● **Objectif de l'exercice**:
D'après l'extrait, quelle loi prévoit le cas du tiers poursuivi uniquement comme détenteur de sommes appartenant au contribuable ?

● **Extrait fourni**:
========
Au contraire, la compétence appartient à l’autorité judiciaire lorsque le tiers est personnellement étranger à la dette de l’impôt, et n’est poursuivi que comme détenteur de sommes et valeurs appartenant au contribuable et affectées au privilège du Trésor. Ce cas est prévu par la loi du 12 novembre 1808, dont l’article 2 enjoint à « tous fermiers, locataires, receveurs, économes, notaires, commissaires-priseurs et autres dépositaires et débiteurs de deniers provenant du chef des redevables et affectés au privilège du Trésor public » d’acquitter les impôts dus par ces redevables, sur le montant des sommes qu’ils doivent ou qui sont entre leurs mains. On [295] voit que cette disposition crée de plein droit une sorte de saisie-arrêt au profit du Trésor (1. Cette saisie s’opère en vertu d’une sommation faite au tiers par le percepteur et, s’il y a lieu, d’une contrainte nominative.). Il est donc naturel que la compétence appartienne aux tribunaux judiciaires, soit sur les questions relatives à la qualité du tiers saisi, à ses rapports avec le redevable, aux privilèges réclamés sur les sommes saisies par d’autres créanciers du contribuable, soit sur la forme et les effets des poursuites exercées par le Trésor. C’est pourquoi la jurisprudence du Conseil d’État reconnaît à ces tribunaux le droit d’annuler les actes de poursuites reconnus irréguliers, d’ordonner le remboursement des sommes perçues à tort, et d’allouer au tiers des dommages-intérêts en cas de poursuites manifestement abusives (2. Conseil d’État, 11 janvier 1865, Gallut ; — 4 juin 1870, Christophe ; — 27 décembre 1878, Colard ; — 12 mars 1880, Salin. Cf. Tribunal des conflits, 30 juin 1877, Monet.).
========
● **Données enregistrées**:
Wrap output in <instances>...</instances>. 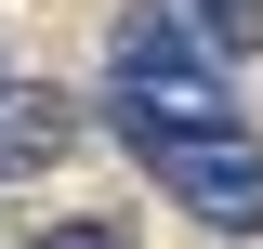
========
● **Réponse ci-dessous**:
La loi du 12 novembre 1808, par son article 2.